TEXT SEGMENT:
____

Ever hear of two's company, three's a crowd? This is what  felines might say when their pet parents bring home a new kitten or cat.
Although not impossible, bringing older cats together, particularly when one has been a resident cat for an extended period of time, is slightly more difficult. One or both cats may hiss and provoke fighting. One or both may begin defecating and/or urinating out of the litter box. Sometimes a cat with a happy, outgoing personality becomes shy or aggressive.


However, felines are social creatures and may benefit from being raised with a littermate or being raised by Mom Cat.


The Problems

Introducing a new cat to an established household cat or cats is completely different! Cats bond to and claim territory. After adopting a household and its members into their families, cats are not especially open minded when it comes to expanding the family. It is easier to introduce a little kitten than to introduce a cat to an established cat in the household.


Think about it from the cat's point of view. How would you feel if a roommate brought home someone new to live under your roof sight unseen? Cat do not embrace change but for that matter neither do people!


What to do

The first step you need to take, if you are introducing a new cat, is to add more resources for the existing cat or cats. For example, you need to add litter boxes, food dishes, climbing trees, cat beds, scratching posts and toys.


Felines don't always share, well and you don't want your felines fighting over resources.


The rule of thumb for multiple cat households is to set up one more litter box than number of  cats and scoop all litter boxes daily as a minimum - twice daily even better to avoid cats eliminating outside of the litter boxes.


How to do it


First, do not allow the new cat free run of your house. Instead, for at least one week, put the cat in small room or bathroom with his own food, water, litter box, climbing and scratching post with a resting area high if possible or a cat bed as far away from the litter and near the food. 


Second, feed other cats and place cat treats and toys on the opposite side of the door to give a first good impression of what the new cat means to them. 


Third. gradually increase the introduction by exchanging toys. Also, rub a dry washcloth on each cat's mouth and face and then leave the new cat's washcloth outside of the new cat's room and the existing cat's washcloth inside the new cat's room. This is called a scent exchange. Cats release natural pheromones around their mouths and cheeks.


Fourth, on week two, begin to allow the new cat out to explore the house while your cat is confined behind a closed door. When you do open the small room door, make it a positive time of play, affection for all and treats. SUPERVISE all activity then put the new cat back in the small room.

____

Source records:
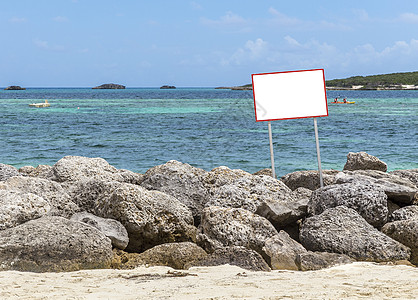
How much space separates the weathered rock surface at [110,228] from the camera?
6.26 m

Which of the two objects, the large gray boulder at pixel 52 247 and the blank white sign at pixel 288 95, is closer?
the large gray boulder at pixel 52 247

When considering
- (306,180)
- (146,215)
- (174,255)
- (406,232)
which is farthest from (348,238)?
(306,180)

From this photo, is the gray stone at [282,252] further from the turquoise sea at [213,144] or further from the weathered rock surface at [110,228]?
the turquoise sea at [213,144]

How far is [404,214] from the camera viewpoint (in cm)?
708


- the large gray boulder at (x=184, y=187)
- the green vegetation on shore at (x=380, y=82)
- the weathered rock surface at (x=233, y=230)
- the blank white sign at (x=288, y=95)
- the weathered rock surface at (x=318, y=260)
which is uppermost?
the green vegetation on shore at (x=380, y=82)

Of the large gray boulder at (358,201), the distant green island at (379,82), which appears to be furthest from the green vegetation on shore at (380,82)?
the large gray boulder at (358,201)

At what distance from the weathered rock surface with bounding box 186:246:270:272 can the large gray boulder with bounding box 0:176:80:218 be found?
85.0 inches

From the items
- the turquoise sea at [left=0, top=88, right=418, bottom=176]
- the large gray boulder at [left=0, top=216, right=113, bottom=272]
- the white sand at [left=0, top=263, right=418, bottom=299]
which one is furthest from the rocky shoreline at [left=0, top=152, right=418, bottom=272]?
the turquoise sea at [left=0, top=88, right=418, bottom=176]

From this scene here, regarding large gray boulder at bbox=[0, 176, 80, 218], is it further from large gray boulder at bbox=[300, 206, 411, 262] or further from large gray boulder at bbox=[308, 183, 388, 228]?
large gray boulder at bbox=[308, 183, 388, 228]

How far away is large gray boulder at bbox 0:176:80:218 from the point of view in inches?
→ 275

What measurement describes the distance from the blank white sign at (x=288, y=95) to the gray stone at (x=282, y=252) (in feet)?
8.87

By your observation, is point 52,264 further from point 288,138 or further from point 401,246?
point 288,138

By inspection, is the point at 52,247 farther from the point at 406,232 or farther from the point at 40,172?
the point at 40,172

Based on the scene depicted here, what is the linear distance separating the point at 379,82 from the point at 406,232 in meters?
154
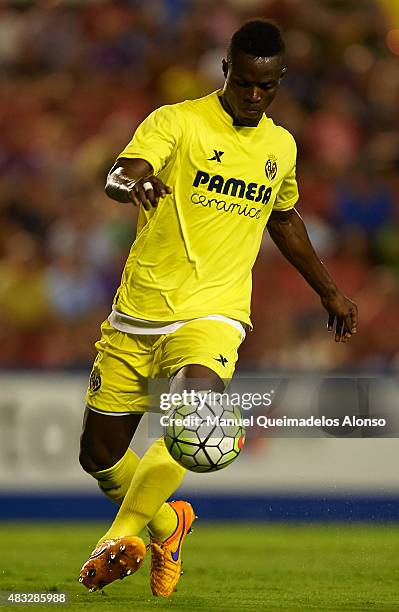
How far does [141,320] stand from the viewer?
504 cm

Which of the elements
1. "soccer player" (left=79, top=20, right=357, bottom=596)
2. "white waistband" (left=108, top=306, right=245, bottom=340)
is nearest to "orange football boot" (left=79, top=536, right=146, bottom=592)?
"soccer player" (left=79, top=20, right=357, bottom=596)

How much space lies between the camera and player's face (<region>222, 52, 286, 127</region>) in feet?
15.2

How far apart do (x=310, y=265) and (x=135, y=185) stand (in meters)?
1.57

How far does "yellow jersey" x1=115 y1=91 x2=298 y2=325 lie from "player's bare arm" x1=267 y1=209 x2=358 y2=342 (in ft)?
1.38

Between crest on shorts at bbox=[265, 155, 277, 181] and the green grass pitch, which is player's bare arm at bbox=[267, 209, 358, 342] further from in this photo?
the green grass pitch

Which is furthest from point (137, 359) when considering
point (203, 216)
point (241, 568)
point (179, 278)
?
point (241, 568)

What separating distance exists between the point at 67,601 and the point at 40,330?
6004mm

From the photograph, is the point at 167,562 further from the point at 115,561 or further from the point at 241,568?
the point at 241,568

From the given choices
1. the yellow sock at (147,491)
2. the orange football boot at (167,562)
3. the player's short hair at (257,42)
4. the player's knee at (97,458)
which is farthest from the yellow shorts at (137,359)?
the player's short hair at (257,42)

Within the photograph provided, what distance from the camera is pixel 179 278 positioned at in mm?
4957

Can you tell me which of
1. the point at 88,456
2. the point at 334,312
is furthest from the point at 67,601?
the point at 334,312

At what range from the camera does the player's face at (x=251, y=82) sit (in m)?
4.64

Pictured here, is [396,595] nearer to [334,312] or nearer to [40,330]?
[334,312]

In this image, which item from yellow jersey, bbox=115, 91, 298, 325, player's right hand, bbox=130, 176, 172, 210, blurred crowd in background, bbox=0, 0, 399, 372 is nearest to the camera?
player's right hand, bbox=130, 176, 172, 210
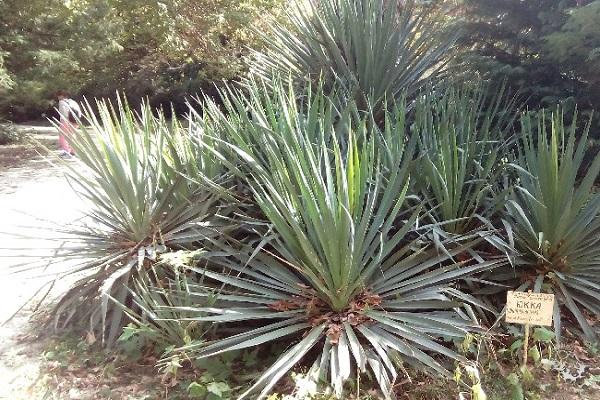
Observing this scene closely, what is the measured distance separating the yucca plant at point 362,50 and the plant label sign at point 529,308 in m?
2.90

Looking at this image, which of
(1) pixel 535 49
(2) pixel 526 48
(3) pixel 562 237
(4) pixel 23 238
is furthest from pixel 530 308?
(2) pixel 526 48

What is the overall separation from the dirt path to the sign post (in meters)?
2.73

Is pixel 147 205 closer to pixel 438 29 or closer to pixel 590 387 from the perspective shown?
pixel 590 387

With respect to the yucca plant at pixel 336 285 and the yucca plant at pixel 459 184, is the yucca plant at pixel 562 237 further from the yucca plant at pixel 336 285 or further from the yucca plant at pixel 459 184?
the yucca plant at pixel 336 285

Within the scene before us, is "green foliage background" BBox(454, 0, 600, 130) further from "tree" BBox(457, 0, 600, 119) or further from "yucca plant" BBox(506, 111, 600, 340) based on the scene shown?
Answer: "yucca plant" BBox(506, 111, 600, 340)

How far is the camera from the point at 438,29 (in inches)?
240

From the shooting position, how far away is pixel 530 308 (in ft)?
9.04

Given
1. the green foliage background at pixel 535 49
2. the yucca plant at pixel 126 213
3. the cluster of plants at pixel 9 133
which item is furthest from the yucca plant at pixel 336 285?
the cluster of plants at pixel 9 133

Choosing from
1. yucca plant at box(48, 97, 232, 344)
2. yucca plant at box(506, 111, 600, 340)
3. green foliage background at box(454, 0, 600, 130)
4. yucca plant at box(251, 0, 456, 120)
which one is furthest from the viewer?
yucca plant at box(251, 0, 456, 120)

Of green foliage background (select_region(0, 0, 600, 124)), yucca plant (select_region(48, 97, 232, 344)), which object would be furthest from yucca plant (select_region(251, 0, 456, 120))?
yucca plant (select_region(48, 97, 232, 344))

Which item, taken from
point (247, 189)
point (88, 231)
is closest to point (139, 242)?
point (88, 231)

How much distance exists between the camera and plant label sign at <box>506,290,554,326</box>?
8.96 ft

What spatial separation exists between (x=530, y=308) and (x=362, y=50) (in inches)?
145

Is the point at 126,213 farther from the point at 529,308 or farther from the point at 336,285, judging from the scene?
the point at 529,308
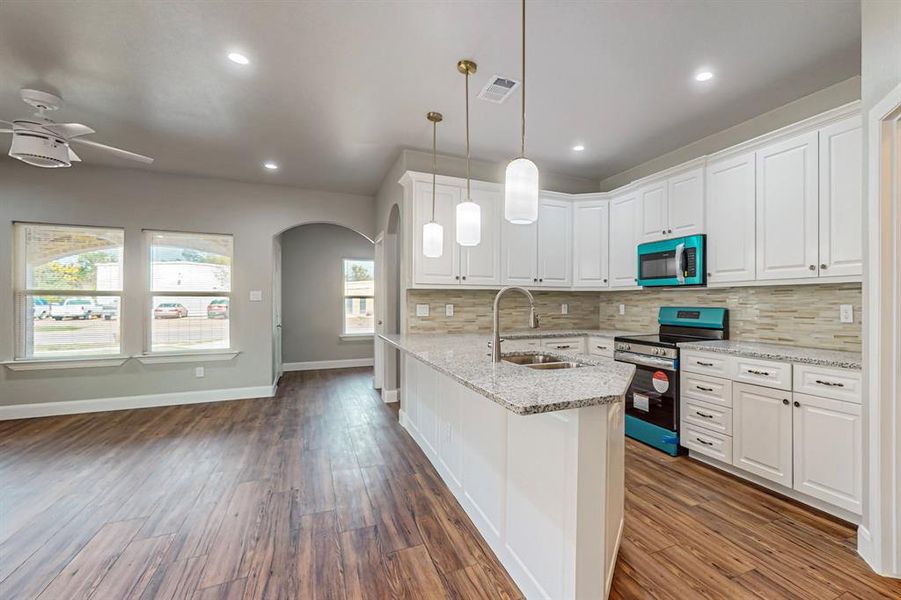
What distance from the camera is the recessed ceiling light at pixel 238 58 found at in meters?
2.23

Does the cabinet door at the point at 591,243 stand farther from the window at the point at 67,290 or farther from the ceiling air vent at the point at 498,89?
the window at the point at 67,290

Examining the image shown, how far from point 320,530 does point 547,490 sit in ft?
4.55

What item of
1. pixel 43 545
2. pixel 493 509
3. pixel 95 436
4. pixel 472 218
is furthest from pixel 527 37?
pixel 95 436

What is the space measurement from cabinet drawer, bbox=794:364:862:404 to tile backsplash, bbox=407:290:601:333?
7.89 feet

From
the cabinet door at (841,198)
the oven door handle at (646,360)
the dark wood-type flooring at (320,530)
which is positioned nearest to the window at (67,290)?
the dark wood-type flooring at (320,530)

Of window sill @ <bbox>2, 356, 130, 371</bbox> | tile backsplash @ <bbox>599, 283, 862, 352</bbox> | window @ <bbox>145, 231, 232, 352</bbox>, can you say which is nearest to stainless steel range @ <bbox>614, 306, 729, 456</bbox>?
tile backsplash @ <bbox>599, 283, 862, 352</bbox>

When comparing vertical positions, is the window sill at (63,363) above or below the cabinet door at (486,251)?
below

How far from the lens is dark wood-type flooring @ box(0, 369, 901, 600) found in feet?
5.31

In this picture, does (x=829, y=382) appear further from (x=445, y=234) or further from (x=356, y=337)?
(x=356, y=337)

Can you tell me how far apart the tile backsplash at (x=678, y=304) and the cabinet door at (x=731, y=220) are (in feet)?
1.06

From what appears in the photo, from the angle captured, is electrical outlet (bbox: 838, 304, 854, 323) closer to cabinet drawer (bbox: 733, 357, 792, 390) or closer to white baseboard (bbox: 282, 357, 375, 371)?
cabinet drawer (bbox: 733, 357, 792, 390)

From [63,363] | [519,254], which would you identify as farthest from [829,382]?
[63,363]

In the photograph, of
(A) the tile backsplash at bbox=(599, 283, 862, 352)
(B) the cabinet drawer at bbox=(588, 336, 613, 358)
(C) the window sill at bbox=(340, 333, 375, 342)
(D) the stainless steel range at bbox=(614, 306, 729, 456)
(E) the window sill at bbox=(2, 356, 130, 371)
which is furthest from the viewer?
(C) the window sill at bbox=(340, 333, 375, 342)

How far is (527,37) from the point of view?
2092 millimetres
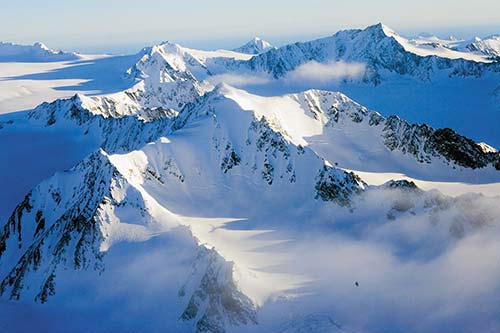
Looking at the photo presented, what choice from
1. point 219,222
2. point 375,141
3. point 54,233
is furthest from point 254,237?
point 375,141

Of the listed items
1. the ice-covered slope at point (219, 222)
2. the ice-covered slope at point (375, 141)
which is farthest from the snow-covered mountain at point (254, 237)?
the ice-covered slope at point (375, 141)

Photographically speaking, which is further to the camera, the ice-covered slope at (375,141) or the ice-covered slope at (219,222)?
the ice-covered slope at (375,141)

____

PROBLEMS AND TASKS:
1 – In the text on introducing a new cat, how many litter boxes does the rule of thumb for multiple cat households call for?
2 – According to the text on introducing a new cat, why should you add more litter boxes, food dishes, beds, toys and similar items for the existing cat or cats before bringing in a new one?

TASK-BY-TASK SOLUTIONS:
1 – One more litter box than the number of cats.

2 – Cats don't always share well, and adding more of these items keeps them from fighting over them.